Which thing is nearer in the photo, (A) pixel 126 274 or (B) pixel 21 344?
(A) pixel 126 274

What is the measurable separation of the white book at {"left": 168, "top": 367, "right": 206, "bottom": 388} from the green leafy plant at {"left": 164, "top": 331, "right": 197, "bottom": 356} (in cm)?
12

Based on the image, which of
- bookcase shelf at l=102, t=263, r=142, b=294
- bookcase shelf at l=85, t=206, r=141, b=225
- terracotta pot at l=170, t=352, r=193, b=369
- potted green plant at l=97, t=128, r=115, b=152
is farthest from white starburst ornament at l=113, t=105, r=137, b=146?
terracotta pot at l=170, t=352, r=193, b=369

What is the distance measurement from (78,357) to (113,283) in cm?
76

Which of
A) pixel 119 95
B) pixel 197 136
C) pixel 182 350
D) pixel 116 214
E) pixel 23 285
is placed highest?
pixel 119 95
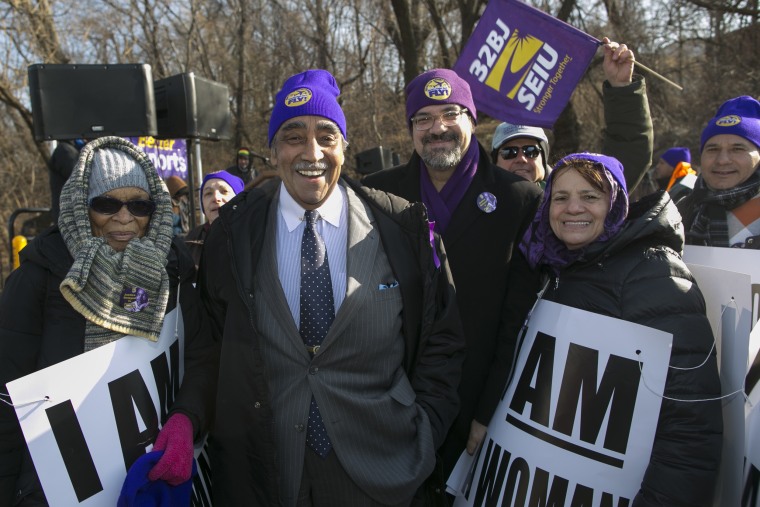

AIM OF THE EXERCISE:
Reproduce every entry above word for word, leaving out the picture.

SOLUTION BELOW:
Which thing is nearer in the photo, (A) pixel 126 274 or (B) pixel 21 344?
(A) pixel 126 274

What is the measurable separation of the white book at {"left": 168, "top": 367, "right": 206, "bottom": 388} from the green leafy plant at {"left": 164, "top": 331, "right": 197, "bottom": 356} (in cm)?
12

Based on the image, which of
- bookcase shelf at l=102, t=263, r=142, b=294
- bookcase shelf at l=85, t=206, r=141, b=225
- terracotta pot at l=170, t=352, r=193, b=369
- potted green plant at l=97, t=128, r=115, b=152
is farthest from white starburst ornament at l=113, t=105, r=137, b=146?
terracotta pot at l=170, t=352, r=193, b=369

What is the distance measurement from (78,357) to (113,283) in cm?
76

Which of
A) pixel 119 95
B) pixel 197 136
C) pixel 182 350
D) pixel 116 214
E) pixel 23 285
is placed highest?
pixel 119 95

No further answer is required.